Furthermore, in default configurations, both authenticated and unauthenticated users are allowed to perform API discovery calls and could exploit this vulnerability to escalate their privileges. For example, attackers could list all pods on a node, could run arbitrary commands on those pods and could obtain the output of those commands.

Known mitigations include not using aggregated API servers or removing the pod exec/attach/portforward permissions from users that should not have full access to kubelet APIs. Both of these strategies are likely to be disruptive to existing deployments, so upgrading to patched Kubernetes versions as soon as possible is recommended.

The privilege escalation vulnerability, tracked as CVE-2018-1002105, was fixed in Kubernetes versions 1.10.11, 1.11.5 and 1.12.3. Versions 1.0.x to 1.9.x are also affected but have not received patches.

Detecting if the vulnerability has already been exploited in an environment is not easy because the authorized requests don’t get recorded in the Kubernetes API server’s audit logs or server log.
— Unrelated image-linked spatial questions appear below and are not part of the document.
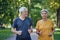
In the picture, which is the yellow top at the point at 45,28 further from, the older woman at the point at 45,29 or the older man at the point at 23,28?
the older man at the point at 23,28

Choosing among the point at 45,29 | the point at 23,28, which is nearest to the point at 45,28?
the point at 45,29

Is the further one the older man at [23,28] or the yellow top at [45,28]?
the yellow top at [45,28]

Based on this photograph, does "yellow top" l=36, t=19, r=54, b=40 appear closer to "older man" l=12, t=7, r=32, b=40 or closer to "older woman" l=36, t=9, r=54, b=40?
"older woman" l=36, t=9, r=54, b=40

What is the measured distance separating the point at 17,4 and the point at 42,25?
40570 mm

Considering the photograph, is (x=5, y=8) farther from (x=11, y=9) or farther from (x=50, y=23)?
(x=50, y=23)

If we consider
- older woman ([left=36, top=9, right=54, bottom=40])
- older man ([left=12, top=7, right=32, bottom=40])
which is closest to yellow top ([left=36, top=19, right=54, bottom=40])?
older woman ([left=36, top=9, right=54, bottom=40])

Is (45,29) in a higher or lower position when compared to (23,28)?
lower

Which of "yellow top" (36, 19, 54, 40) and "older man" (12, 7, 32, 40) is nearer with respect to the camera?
"older man" (12, 7, 32, 40)

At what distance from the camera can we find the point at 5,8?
4312 cm

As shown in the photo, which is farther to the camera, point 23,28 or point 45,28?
point 45,28

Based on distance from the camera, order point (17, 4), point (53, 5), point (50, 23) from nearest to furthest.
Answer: point (50, 23)
point (53, 5)
point (17, 4)

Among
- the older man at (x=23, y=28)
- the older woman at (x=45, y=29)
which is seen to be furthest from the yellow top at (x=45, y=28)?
the older man at (x=23, y=28)

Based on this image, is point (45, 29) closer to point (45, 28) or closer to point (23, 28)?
point (45, 28)

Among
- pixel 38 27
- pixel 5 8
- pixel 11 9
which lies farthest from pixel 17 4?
pixel 38 27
They do appear in the logs for the kubelet or the aggregated API server, but cannot be easily distinguished from all the other legitimate requests.

“All 3.x versions of OpenShift Container Platform allow for compromise of pods (multiple running container instances) running on a compute node to which a pod is scheduled with normal user privilege,” Red Hat said in an advisory. “This access could include access to all secrets, pods, environment variables, running pod/container processes, and persistent volumes.”

In OpenShift Container Platform 3.6 or higher, the vulnerability also allows attackers to obtain cluster-admin access to any API of an aggregated API server, including the metrics-service and service catalog. With access to the service catalog, an attacker could create brokered services in any namespace or node, deploying malicious code or altering existing services.

“This is a big deal,” said Ashesh Badani, the vice president and general manager for Cloud Platforms at Red Hat, in a blog post. “Not only can this actor steal sensitive data or inject malicious code, but they can also bring down production applications and services from within an organization’s firewall.”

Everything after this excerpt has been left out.